If you believe our processing infringes data protection law, you may lodge a complaint with your national Data Protection Authority. Examples:

Germany, Bundesbeauftragte für den Datenschutz und die Informationsfreiheit (BfDI).

France, Commission nationale de l'informatique et des libertés (CNIL).

Italy, Garante per la protezione dei dati personali.

Spain, Agencia Española de Protección de Datos (AEPD).

Netherlands, Autoriteit Persoonsgegevens (AP).

Poland, Prezes Urzędu Ochrony Danych Osobowych (UODO).

Sweden, Integritetsskyddsmyndigheten (IMY).

Portugal, Comissão Nacional de Proteção de Dados (CNPD).

Other EU/EEA Member States have equivalent supervisory authorities listed at edpb.europa.eu.

9. Cookies summary

ThatCleanChef uses a small number of cookies:

Necessary, session continuity and remembering your consent choice. Always loaded.

Analytics, anonymized page-view counts (only with consent).

Audience measurement, newsletter referral attribution and aggregate audience reports (only with consent).

We do not use third-party advertising cookies. See the full Cookie Policy at /cookies.

10. Children

ThatCleanChef is not directed at children under 16. We do not knowingly collect data from children. If we learn we have, we delete it.

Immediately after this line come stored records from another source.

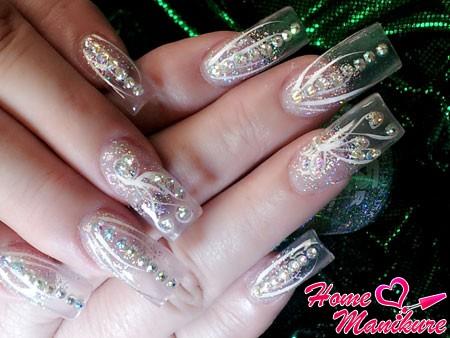 прозрачные нарощенные ногти с декором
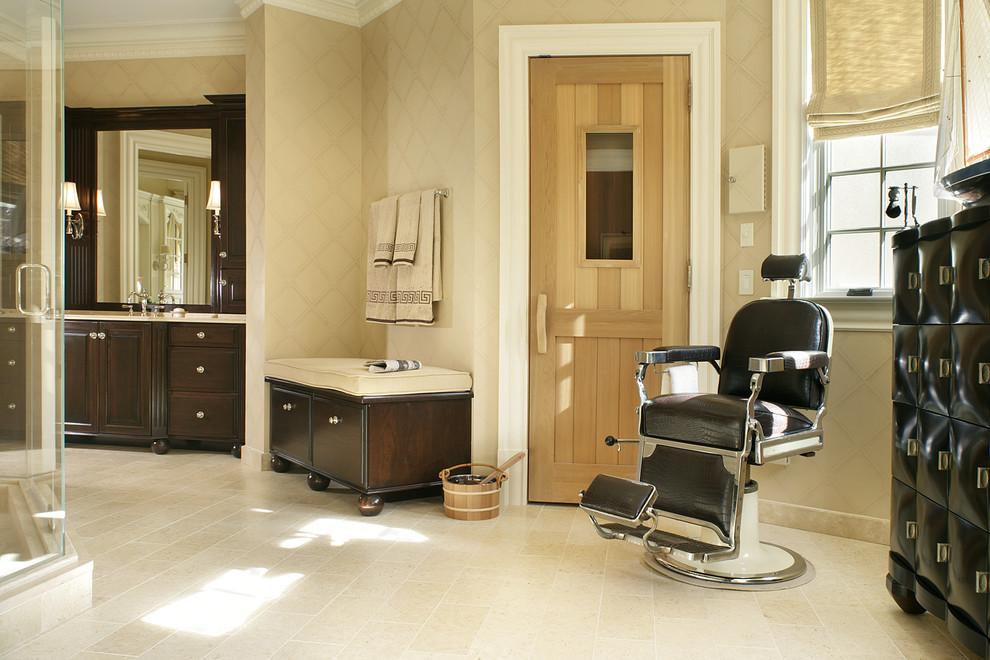 Diseño de cuarto de baño tradicional con armarios con paneles con relieve, puertas de armario de madera en tonos medios y baldosas y/o azulejos beige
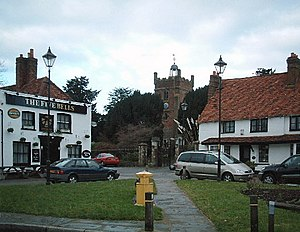 Harmondsworth - Image: Harmondsworth geograph.org.uk 88617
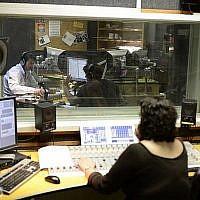 Les studios de la radio de l'armée à Jaffa, le 27 mars 2014. (Tomer Neuberg / Flash 90)
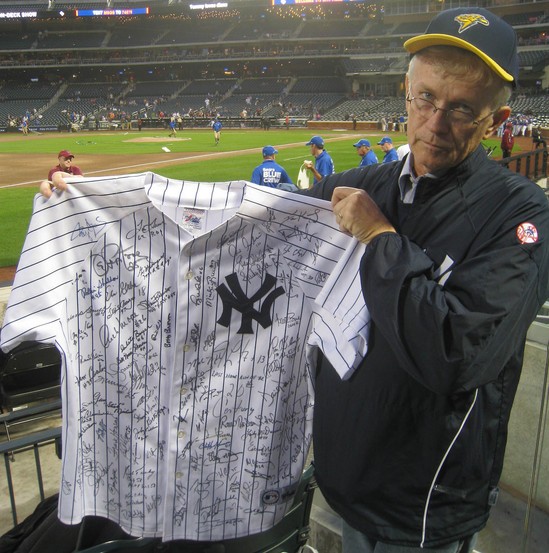 9_signed_yankees_jersey.JPG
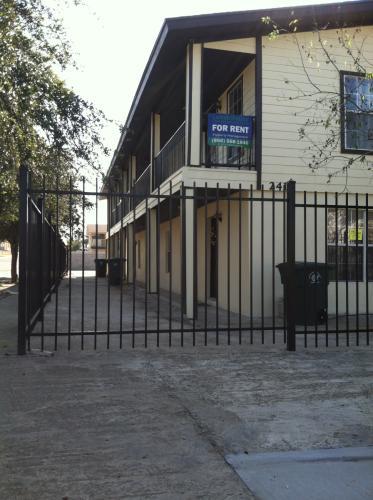 2419 Cross Street #2 Photo 1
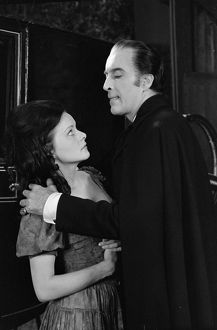 Wendy Hamilton as Julie and Christopher Lee as Dracula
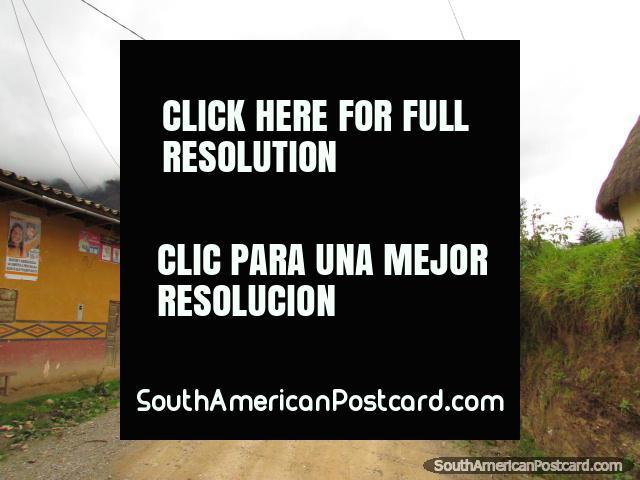 Passing through Choctamal on the way to Kuelap. (640x480px). Peru, South America.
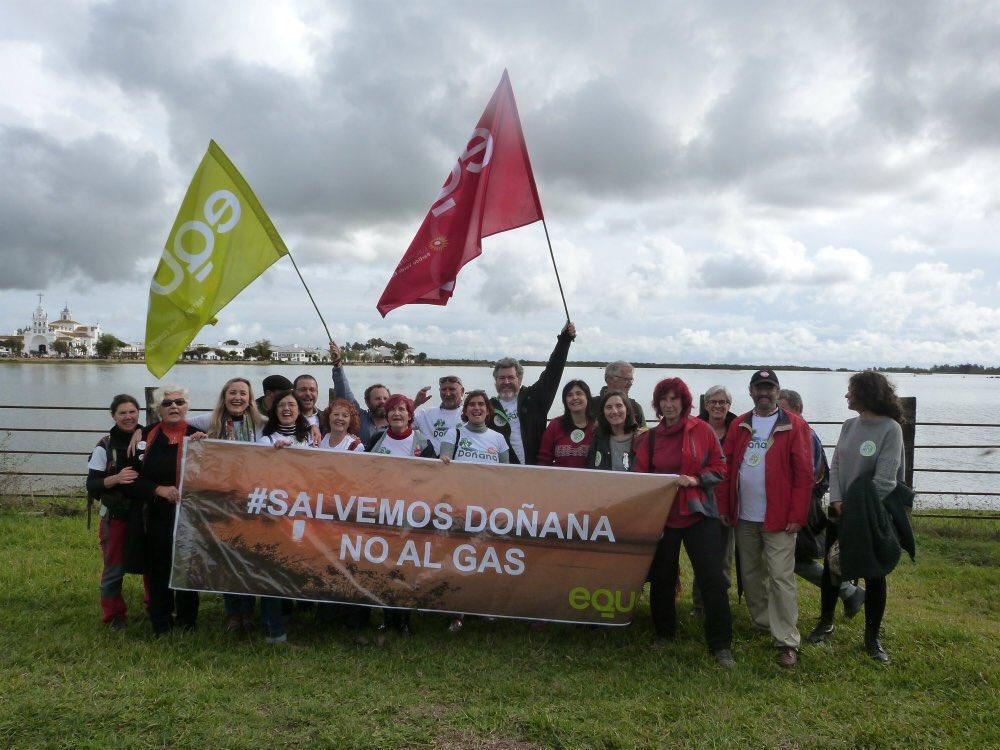Hoy más que nunca decimos que #Doñana no es lugar para un almacén de g...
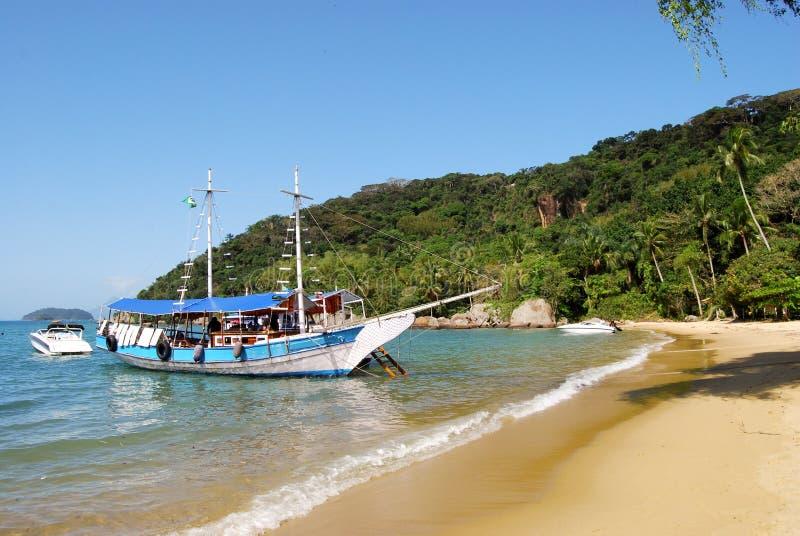 Stora Ilha: Segelbåten på kustlinjen nära Praia Lopes Mendes, det Rio de Janeiro tillståndet, Brasilien royaltyfri fotografi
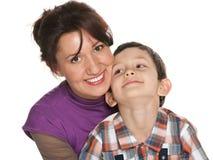 有她的儿子的愉快的母亲 库存照片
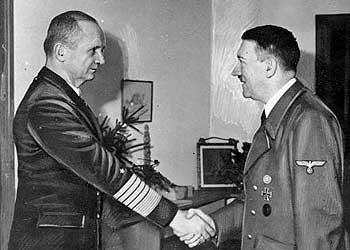 ヒトラーとデーニッツ
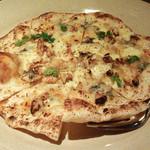 小花 - ゴルゴンゾーラとクルミのピッツァ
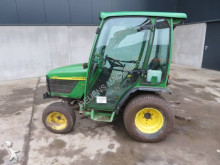 tracteur agricole John Deere 4110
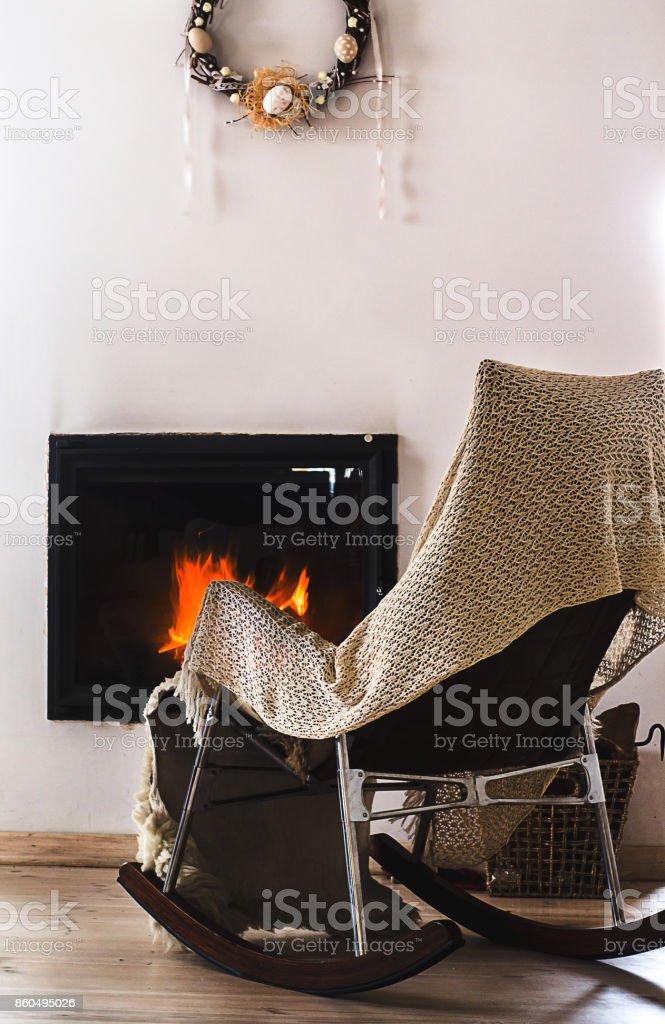 https www istockphoto com fr photo fauteuil c3 a0 bascule avec tricot tapis devant la chemin c3 a9e gm860495026 142343403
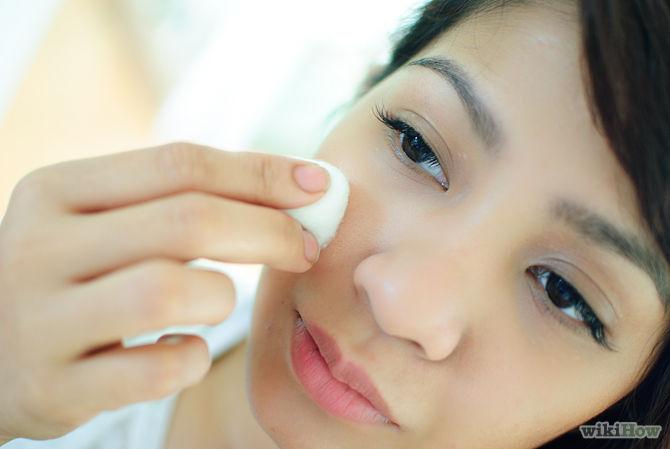Appliquer le jus de citron à un coton-tige et d'appliquer à toutes les zones touchées de votre visage-Use-Lemon-Juice-to-Lessen-Acne-and-Heal-Acne-Scars-Step-3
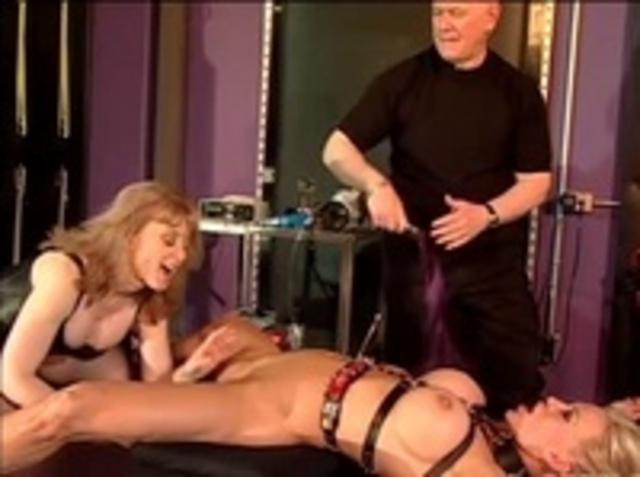порно издевательство над рабами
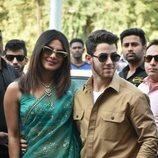 Nick Jonas y Priyanka Chopra en el aeropuerto de Jodhpur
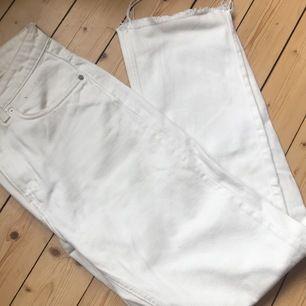 Vita jeans från Weekday i modellen VOYAGE!!                Köparen betalar frakten!!                                                   Nypris: 500kr                                                                  Endast använda en gång!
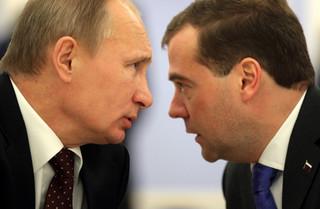 Prezydent Rosji rozpoczął tranzyt władzy. W założeniu: Od Putina do Putina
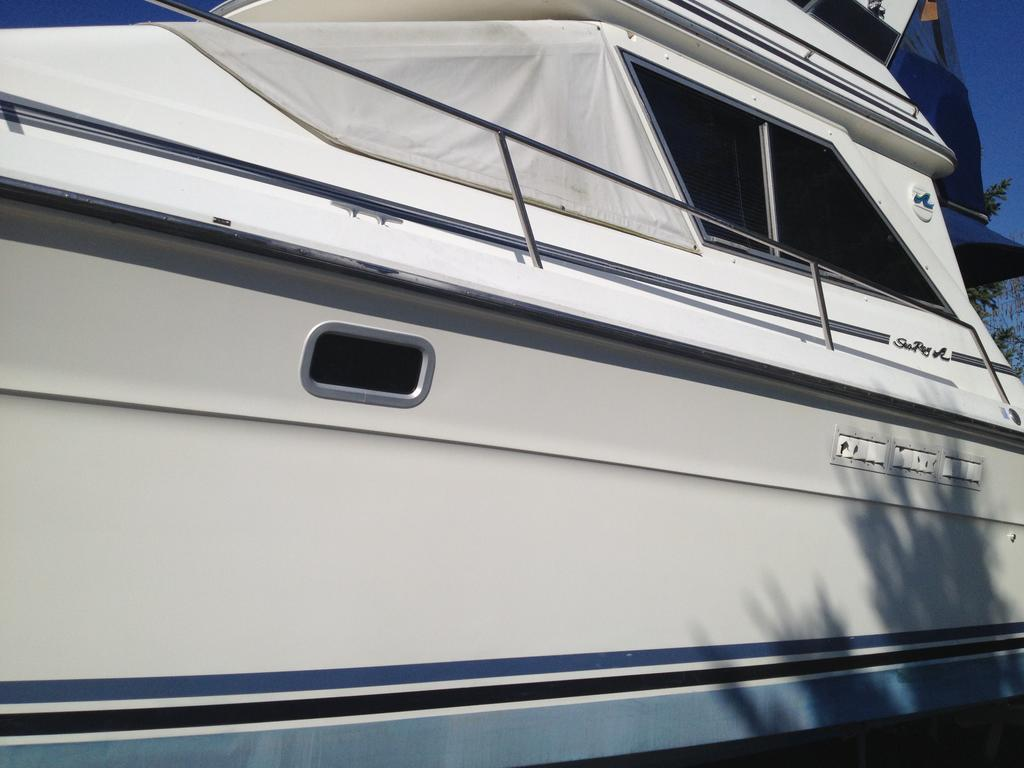 1989 Sea Ray boat for sale, model of the boat is 340 / 345 Sedan Bridge & Image # 24 of 52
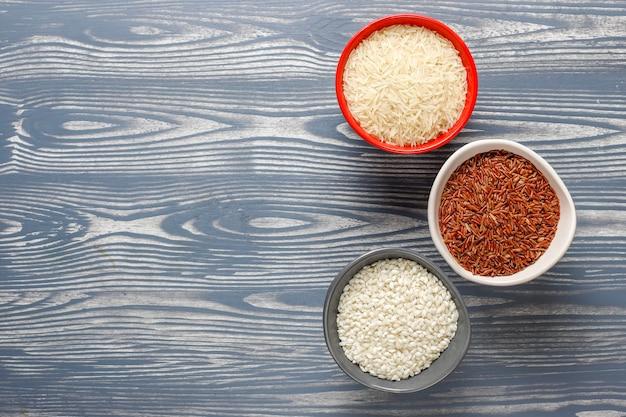 요리하지 않은 유기농 리조또 쌀.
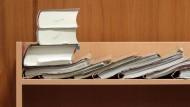 Verhandlungssache: Weil er Dutzende Waffen besaß, muss sich ein Dealer vor dem Frankfurter Landgericht verantworten - hier eine Impression aus einem Sitzungssaal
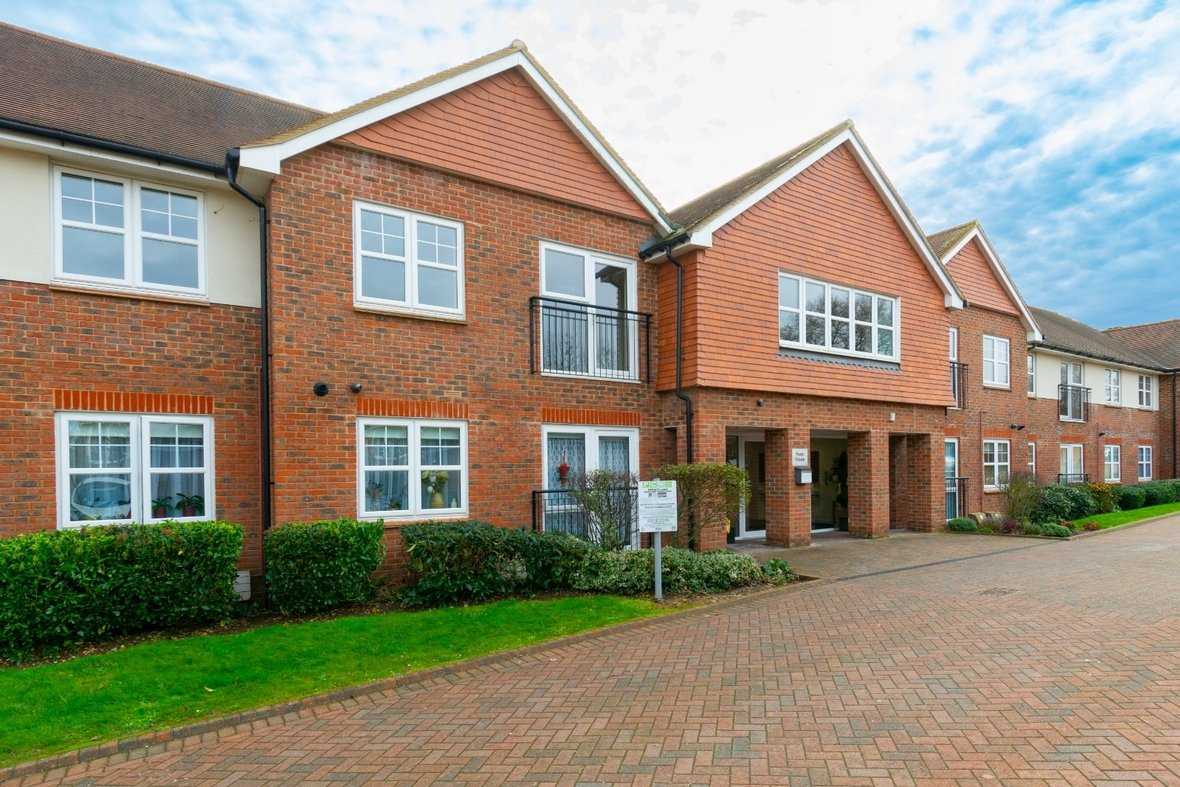 2 Bedroom Apartment Sold Subject To Contract in Wordsworth Close, Kings Park, St. Albans - View 20 - Collinson Hall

11. Changes to this policy

We may update this Privacy Policy. Material changes will be highlighted on this page with a new “Last updated” date. Continued use of the site after a change constitutes acknowledgement.

12. Contact

Privacy questions: privacy@thatcleanchef.com.

General: hello@thatcleanchef.com.

Postal address: see the Impressum at /impressum.